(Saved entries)
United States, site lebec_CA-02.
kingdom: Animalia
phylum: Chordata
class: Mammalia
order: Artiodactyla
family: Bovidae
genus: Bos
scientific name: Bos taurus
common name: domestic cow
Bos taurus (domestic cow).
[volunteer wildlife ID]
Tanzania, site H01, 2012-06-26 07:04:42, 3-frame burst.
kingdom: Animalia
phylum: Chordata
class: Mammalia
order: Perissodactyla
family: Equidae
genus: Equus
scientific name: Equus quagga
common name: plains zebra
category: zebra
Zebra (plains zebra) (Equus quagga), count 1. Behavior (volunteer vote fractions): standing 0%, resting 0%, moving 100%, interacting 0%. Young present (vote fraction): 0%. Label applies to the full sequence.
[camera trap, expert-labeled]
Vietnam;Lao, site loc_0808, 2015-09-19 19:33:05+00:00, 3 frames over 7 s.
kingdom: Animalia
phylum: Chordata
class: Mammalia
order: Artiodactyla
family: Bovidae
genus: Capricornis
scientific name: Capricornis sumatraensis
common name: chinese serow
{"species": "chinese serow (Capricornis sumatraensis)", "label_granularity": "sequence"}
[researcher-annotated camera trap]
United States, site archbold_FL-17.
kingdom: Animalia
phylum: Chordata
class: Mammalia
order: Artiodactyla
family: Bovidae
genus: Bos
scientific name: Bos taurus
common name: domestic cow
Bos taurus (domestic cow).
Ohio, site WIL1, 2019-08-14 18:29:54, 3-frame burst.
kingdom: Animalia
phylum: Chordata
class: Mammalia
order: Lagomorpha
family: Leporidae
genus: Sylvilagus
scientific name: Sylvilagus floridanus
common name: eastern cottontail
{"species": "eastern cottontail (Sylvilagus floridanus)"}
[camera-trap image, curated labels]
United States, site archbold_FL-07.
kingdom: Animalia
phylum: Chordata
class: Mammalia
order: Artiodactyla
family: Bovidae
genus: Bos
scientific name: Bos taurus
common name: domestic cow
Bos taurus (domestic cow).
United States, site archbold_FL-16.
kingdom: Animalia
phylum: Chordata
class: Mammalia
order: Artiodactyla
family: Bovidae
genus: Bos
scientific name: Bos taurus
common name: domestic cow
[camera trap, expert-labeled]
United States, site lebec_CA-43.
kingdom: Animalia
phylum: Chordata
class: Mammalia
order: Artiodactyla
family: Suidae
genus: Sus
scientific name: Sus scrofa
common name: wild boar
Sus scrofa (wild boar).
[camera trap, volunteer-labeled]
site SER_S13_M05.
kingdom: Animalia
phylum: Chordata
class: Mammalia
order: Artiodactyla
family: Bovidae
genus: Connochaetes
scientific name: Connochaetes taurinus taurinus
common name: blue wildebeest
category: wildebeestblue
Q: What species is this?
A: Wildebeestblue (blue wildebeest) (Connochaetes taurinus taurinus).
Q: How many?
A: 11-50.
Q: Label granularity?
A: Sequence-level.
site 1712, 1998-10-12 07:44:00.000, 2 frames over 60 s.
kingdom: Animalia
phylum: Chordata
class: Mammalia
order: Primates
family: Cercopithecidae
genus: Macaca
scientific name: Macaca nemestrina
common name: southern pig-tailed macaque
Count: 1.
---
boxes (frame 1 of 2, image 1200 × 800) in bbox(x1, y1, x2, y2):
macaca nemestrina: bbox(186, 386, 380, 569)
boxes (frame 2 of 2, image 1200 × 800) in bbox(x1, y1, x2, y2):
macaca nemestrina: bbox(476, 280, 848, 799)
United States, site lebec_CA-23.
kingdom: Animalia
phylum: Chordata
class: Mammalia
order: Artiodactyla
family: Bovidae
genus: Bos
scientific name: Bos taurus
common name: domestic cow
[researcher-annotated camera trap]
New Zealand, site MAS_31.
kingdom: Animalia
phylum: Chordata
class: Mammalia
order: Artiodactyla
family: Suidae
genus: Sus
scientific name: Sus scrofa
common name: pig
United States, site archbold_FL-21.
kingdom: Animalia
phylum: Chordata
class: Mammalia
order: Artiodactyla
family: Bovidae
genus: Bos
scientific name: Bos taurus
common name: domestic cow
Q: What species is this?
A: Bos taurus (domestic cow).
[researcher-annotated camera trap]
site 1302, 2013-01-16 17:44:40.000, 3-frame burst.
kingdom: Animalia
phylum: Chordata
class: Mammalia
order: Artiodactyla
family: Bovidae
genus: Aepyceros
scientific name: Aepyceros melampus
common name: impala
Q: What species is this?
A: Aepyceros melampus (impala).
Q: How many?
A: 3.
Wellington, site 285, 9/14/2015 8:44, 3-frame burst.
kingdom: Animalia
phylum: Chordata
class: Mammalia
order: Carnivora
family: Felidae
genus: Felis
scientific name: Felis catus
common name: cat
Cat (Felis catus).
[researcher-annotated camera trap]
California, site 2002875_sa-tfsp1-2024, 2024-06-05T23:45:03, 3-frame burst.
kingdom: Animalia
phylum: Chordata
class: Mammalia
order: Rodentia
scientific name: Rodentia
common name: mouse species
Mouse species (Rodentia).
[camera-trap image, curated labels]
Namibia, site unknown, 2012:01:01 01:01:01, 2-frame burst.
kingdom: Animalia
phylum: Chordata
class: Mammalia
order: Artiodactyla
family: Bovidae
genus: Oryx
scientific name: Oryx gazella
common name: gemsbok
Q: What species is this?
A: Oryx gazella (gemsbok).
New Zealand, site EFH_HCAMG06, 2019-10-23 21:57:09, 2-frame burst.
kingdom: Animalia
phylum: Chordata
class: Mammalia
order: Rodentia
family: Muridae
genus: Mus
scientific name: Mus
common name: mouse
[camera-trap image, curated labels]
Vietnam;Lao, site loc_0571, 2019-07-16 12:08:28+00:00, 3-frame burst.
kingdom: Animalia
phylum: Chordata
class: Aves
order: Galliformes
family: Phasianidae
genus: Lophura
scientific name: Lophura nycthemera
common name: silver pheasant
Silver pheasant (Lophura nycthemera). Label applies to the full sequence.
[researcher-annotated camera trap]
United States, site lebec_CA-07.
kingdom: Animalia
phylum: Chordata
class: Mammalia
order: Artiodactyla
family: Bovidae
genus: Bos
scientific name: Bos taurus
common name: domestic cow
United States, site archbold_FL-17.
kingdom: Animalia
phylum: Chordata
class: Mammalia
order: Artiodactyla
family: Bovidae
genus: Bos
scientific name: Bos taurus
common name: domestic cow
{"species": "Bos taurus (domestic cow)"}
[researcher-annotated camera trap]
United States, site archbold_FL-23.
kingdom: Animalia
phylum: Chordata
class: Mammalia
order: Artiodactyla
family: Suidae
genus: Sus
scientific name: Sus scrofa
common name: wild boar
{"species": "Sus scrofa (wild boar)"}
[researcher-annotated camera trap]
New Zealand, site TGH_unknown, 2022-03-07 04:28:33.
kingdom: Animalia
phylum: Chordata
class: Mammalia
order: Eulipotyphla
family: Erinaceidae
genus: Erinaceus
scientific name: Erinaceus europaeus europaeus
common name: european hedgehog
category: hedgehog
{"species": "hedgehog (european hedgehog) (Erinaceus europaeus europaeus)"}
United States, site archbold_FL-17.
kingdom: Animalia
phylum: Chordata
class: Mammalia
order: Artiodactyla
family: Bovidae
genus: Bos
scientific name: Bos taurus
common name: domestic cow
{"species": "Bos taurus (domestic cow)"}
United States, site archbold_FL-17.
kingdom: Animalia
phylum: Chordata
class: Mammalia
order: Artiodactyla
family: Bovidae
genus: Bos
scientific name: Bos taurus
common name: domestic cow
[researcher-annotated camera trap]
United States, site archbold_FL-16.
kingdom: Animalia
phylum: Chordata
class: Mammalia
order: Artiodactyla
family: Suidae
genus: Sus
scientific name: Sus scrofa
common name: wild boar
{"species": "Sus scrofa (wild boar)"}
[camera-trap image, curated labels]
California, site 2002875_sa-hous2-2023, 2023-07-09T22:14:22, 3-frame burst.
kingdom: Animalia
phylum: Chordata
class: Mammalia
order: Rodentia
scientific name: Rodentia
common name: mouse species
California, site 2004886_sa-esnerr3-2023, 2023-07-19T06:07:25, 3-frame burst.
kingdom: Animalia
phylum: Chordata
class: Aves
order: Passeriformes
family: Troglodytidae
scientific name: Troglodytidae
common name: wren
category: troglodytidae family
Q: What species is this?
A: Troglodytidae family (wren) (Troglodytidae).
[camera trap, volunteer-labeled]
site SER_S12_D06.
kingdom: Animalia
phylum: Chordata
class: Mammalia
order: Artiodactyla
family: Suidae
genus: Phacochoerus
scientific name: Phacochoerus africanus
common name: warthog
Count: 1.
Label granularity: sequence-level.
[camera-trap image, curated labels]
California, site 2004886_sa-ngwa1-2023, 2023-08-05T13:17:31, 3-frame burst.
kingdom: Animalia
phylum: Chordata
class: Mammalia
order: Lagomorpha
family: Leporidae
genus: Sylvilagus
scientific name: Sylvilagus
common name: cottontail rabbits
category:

Aim of the exercise: Search the data above for the word "sumatraensis" and show every line that has it.

Response area:
scientific name: Capricornis sumatraensis
{"species": "chinese serow (Capricornis sumatraensis)", "label_granularity": "sequence"}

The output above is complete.